Dr. Ramin prefers buprenorphine. The first few treatments of buprenorphine will take place in the addiction doctor’s office. When no problems arise, the client will get a prescription that requires going to a pharmacy every day to get the drug. When urine toxicology screening shows that no opioids have been taken for several months, the client may get a prescription requiring only one visit/month to the pharmacy.
At some point down the road a phased reduction will take place and the client will be free of opioids. However, even after avoiding opioids for months or years, some clients will resume their addiction and the recovery process starts over again.
Drug replacement with methadone or buprenorphine is a straightforward and effective way to deal with addiction, even to cure addiction by slowly reducing the dosage of the addicting opioid.

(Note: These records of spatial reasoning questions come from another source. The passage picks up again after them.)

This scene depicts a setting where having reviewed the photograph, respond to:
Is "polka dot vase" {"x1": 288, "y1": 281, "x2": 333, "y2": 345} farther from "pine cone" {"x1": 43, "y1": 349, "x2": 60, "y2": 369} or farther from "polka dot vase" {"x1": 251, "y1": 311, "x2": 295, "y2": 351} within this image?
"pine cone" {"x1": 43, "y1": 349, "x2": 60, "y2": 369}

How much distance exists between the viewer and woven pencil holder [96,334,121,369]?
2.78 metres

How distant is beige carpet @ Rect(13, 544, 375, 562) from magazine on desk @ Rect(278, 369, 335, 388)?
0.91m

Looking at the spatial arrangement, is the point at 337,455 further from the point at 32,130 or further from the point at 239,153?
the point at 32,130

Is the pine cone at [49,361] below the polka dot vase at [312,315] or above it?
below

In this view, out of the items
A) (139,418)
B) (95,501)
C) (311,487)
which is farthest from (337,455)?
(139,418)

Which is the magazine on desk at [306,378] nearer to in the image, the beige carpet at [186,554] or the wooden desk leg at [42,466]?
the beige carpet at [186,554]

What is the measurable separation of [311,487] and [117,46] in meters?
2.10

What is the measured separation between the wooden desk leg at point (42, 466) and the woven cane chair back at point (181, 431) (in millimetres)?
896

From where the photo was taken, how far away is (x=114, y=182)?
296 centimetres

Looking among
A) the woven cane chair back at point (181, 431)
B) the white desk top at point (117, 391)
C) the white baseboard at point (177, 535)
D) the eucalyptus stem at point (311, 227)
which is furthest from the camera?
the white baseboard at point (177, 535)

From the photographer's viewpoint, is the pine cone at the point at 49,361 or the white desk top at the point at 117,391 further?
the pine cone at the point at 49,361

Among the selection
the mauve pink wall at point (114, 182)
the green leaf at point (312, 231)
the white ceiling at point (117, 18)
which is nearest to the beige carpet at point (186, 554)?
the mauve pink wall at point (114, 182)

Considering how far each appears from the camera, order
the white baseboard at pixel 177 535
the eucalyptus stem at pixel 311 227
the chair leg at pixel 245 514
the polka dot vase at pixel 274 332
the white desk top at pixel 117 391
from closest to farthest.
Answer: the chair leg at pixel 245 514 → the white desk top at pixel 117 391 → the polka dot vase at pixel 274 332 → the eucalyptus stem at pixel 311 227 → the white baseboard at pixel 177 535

Opioid addiction is often only one of the problems that people who use drugs may have. Hepatitis C and HIV are common medical problems that are experienced by drug users and a holistic approach is necessary for effective treatment. Then, there are problems such as homelessness, PTSD, mental illness, and others that an addiction physician will discover and have to deal with.
This addiction doctor, Brodie Ramin, loves his job. His book offers much more information, context, history and advice than this short review can cover. Buy the book. It’s very well written and is very relevant to current drug addiction problems with fentanyl that we are now seeing in Sandy Hill.